Como remedio para este dolor empecé a utilizar unas férulas con un hierro interior que colocaban los pies en un ángulo con la pierna natural y descansado. Dejaron de dolerme los empeines pero, a cambio, empecé a despertarme cada mañana con un llamativo círculo rojo en mitad de cada empeine. No dolía, pero no hay que ser un lince para saber a qué nos recordaba. Digo «nos» porque Alejandro también lo pensaba y fue por esa época que empezó a besarme los pies al despertarme.

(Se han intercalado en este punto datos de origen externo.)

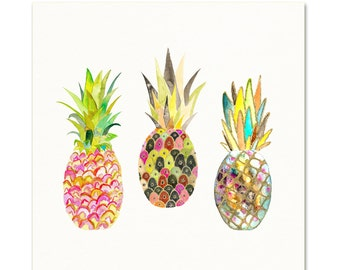 Pink Pineapple Art Print. Pineapple Watercolor Wall Art.  Pineapple Decor. Large Kitchen Wall Art. 16x 20 Pink Pineapple. Tropical Wall Art.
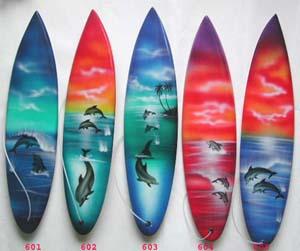 Mini surfboard mini surf board wholesale surfboard air for Surfboard craft for kids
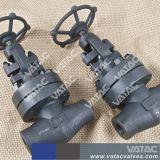 A105&A216 Wcb Cl900&Cl1500&Cl2500 verriegeltes Mütze-Kugel-Ventil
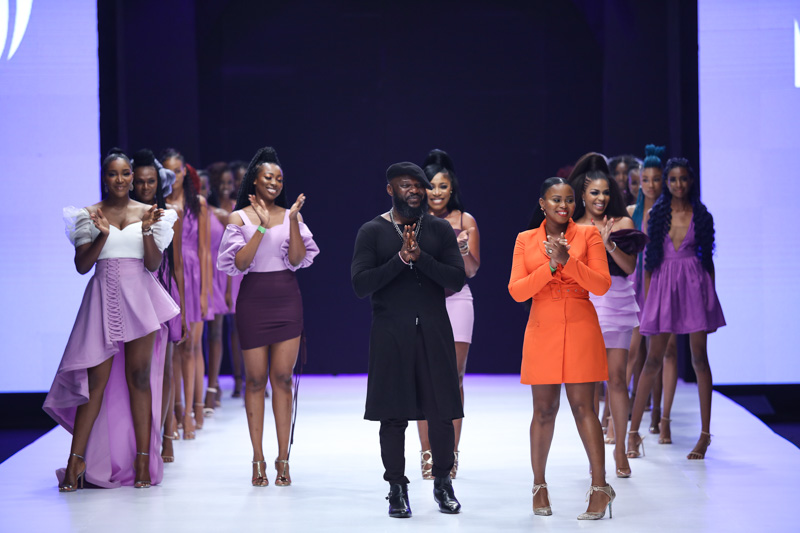 Darling Hair at Lagos Fashion Week Day 2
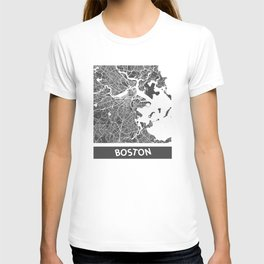 Boston map blue T-shirt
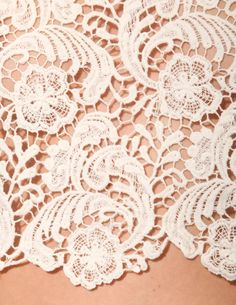 (via Pink Blush Board / Camel song) Lace Ribbon, Ribbon Work, Lace Fabric, Antique Lace, Vintage Lace, Shabby, Pearl And Lace, Romantic Lace, Linens And Lace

Después cambié las férulas por unas taloneras sin hierros y nunca más volví a tener las «marcas de los clavos» -metaforicamente hablando- aunque sí los besos.

Ya he escrito últimamente sobre el gesto de coger o acariciarme la mano que me transporta a los momentos en los que Jesús tomaba de la mano al hacer sus milagros o de querer ser nada por no poder hablar, como Jesús se hace nada en un trozo de pan y se encierra en un Sagrario. Hasta aquí la memoria.

En diciembre de 2022 me intervinieron para colocarme una sonda gástrica para mi alimentación. Consiste en un tubo que sale de mi tripa por el que poder suministrar los batidos alimenticios. Recuerdo perfectamente lo último que dije antes de quedar profundamente dormida por la anestesia; el cirujano me preguntó que dónde la prefería llevar, en el centro o más lateral, y yo dije por pura coquetería que en el costado donde resultaría más fácil ocultarla.

Ahí ha estado la sonda original durante nueve meses, pero los últimos tres han sido durillos. Dolores intensos mezclados con sangrado constante. Me ahorro los detalles escabrosos. Era fácil pensar en la llaga del costado de Cristo aunque la mía justo en el lado contrario.

Un día lo vi claro, mi «llaga» no es la Suya, es Su reflejo en un espejo. ¿No es acaso mi deseo ser reflejo Suyo? Qué regalo tan maravilloso poder vivir este vínculo tan especial de Su reflejo en un espejo. Al igual que la sombra, el reflejo está siempre y firmemente unido a quien lo provoca.

Una anécdota para terminar: hace unos días me cambiaron esa primera sonda por una más moderna. El cirujano que hizo el trueque era un encanto y, antes de colocar la nueva, le dijo a una de sus enfermeras que le pasara el agua bendita, con la que roció el dispositivo. Menudo regalo. A día de hoy la sonda ha dejado de sangrar.